Why does read_line throw End_of_file when used after Unix.pipe?

Context: To teach myself more about OCaml, Parsers and Unix systems programming I’m writing a basic shell in OCaml.

If I enter something like ls -Z while running my shell it successfully prints to stdout and moves the prompt to the next line. If I do something more complex like foo < infile 2> errfile > outfile it still woks just fine, moving the prompt to the next line. But if I do anything with any number pipes (viz. ls | grep foo) it will process the pipeline, emit to stdout, run the prompt a second time and then immediately throw End_of_file exception.

> ls | grep dune
dune-project
> 
// Immediately exits after printing > a second time

I’ve narrowed down the problem to my usage of read_line (). read_line is throwing an EOF immediately after I successfully pipe without waiting for user input.

Here is my main loop

let repl _ =
  print_newline ();
  let rec repl' _ =
    print_string "> ";
    let ln = read_line () in (* This line is throwing on the second iteration*)
    let prog = parse_string ln in
    ignore(exec_conditional prog);
    repl' ()
  in
  try repl' () with End_of_file -> ()

let () = repl ()

And the body of my executor where i perform the pipe (kind of long but for completeness)

let lastexitcode = ref 0

let redirect {file_desc = fd; filename; _} =
  match fd with
  | 0 ->
      let filehandle = Unix.openfile filename [ O_RDONLY ] 0o640 in
      Unix.dup2 filehandle Unix.stdin
  | 1 ->
      let filehandle =
        Unix.openfile filename [ O_TRUNC; O_CREAT; O_WRONLY ] 0o640
      in
      Unix.dup2 filehandle Unix.stdout
  | 2 ->
      let filehandle =
        Unix.openfile filename [ O_TRUNC; O_CREAT; O_WRONLY ] 0o640
      in
      Unix.dup2 filehandle Unix.stderr
  | _ -> raise @@ ExecError "TODO: Impl arbitrary file descriptor redirection"

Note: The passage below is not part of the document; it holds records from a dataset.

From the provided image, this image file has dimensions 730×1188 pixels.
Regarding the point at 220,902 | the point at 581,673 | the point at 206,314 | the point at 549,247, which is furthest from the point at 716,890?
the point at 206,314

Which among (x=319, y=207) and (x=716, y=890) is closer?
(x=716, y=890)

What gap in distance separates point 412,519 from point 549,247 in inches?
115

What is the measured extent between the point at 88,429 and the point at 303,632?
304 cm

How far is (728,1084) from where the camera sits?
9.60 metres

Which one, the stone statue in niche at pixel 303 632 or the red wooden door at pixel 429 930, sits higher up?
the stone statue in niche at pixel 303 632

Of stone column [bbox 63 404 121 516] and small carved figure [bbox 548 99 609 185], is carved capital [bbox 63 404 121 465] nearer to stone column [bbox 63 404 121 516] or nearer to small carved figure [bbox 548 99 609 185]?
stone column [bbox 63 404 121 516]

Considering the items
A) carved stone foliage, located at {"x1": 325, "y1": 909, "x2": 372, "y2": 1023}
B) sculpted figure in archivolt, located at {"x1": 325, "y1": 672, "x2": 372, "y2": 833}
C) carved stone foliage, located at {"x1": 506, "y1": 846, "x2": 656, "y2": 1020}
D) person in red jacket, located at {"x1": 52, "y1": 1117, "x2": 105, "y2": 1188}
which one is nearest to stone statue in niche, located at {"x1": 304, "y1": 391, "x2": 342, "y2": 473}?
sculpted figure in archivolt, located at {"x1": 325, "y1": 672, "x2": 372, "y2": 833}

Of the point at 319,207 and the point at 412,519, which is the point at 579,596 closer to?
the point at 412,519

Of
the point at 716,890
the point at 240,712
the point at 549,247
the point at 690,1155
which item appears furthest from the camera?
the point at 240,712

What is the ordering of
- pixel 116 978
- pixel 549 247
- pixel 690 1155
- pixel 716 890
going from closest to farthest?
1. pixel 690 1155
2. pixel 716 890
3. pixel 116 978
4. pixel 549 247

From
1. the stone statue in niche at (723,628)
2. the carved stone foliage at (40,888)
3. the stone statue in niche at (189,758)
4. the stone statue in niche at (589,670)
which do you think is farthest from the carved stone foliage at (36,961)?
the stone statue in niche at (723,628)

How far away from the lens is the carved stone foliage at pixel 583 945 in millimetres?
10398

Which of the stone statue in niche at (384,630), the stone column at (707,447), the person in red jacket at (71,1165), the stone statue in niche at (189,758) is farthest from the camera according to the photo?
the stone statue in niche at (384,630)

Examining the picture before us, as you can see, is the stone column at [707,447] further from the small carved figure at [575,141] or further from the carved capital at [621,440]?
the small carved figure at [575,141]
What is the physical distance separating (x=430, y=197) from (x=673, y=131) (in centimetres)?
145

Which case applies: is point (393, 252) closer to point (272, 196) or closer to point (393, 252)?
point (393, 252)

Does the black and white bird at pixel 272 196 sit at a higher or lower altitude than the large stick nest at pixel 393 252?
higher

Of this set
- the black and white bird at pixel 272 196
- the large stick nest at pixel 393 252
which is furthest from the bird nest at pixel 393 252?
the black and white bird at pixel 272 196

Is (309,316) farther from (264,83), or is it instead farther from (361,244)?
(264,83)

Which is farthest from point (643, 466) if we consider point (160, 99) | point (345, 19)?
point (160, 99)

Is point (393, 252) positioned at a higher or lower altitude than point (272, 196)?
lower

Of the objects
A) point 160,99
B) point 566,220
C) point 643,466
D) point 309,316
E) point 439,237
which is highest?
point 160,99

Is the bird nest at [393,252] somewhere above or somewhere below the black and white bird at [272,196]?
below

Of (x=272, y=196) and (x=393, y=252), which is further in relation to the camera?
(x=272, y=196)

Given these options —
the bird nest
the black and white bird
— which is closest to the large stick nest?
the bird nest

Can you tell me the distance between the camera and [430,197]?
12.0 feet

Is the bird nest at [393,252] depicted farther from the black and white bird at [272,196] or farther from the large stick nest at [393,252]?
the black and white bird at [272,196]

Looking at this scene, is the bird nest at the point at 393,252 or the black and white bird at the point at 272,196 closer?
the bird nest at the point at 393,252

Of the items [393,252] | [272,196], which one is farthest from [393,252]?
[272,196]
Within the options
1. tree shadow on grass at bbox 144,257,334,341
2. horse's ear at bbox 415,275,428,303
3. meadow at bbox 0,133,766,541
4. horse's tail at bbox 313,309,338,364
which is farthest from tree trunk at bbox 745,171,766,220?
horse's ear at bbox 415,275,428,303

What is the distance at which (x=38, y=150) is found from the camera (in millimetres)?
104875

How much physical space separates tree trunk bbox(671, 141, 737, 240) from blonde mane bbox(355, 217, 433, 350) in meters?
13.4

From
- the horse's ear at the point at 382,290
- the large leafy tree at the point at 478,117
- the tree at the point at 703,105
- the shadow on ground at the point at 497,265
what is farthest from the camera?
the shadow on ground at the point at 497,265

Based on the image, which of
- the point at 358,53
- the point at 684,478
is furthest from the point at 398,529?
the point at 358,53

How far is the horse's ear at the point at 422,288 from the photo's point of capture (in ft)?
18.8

let exec_pipeline pipeline =
  let pipeline_array = Array.of_list pipeline in
  let upper_index_bound = Array.length pipeline_array - 1 in
  (* Iterate from 0 to just max index - 1, performing the final fork after this loop*)
  for i = 0 to upper_index_bound - 1 do
    let fd_in, fd_out = Unix.pipe () in
    let command = pipeline_array.(i) in
    let pid = Unix.fork () in
    if pid < 0 then
      raise
      @@ ExecError ("Fork failed for command: " ^ command_to_string command)
    else if pid > 0 then (
      Unix.dup2 fd_in Unix.stdin;
      Unix.close fd_out;
      Unix.close fd_in)
    else (
      Unix.dup2 fd_out Unix.stdout;
      Unix.close fd_out;
      Unix.close fd_in;
      List.iter redirect command.redirections;
      Unix.execvp command.executable
        (Array.of_list (command.executable :: command.args)))
  done;

  let command = pipeline_array.(upper_index_bound) in
  let pid = Unix.fork () in
  if pid < 0 then
    raise @@ ExecError ("Fork failed for command: " ^ command_to_string command)
  else if pid > 0 then
    let _, status = Unix.waitpid [ Unix.WUNTRACED ] pid in
    match status with
    | Unix.WEXITED exitcode -> lastexitcode := exitcode
    | _ -> failwith "TODO: Stopped and signalled processes unimplemented"
  else (
    List.iter redirect command.redirections;
    Unix.execvp command.executable
      (Array.of_list (command.executable :: command.args)));
  
  !lastexitcode

let rec exec_conditional = function
| BasePipeline p -> exec_pipeline p
| Or (lhs, rhs) ->
  let retcode = exec_conditional lhs in
  if retcode <> 0 then exec_conditional rhs else retcode
| And (lhs, rhs) ->
  let retcode = exec_conditional lhs in
  if retcode <> 0 then retcode else exec_conditional rhs

For brevity I’ve omitted some of my type definitions since they don’t seem to be the problem.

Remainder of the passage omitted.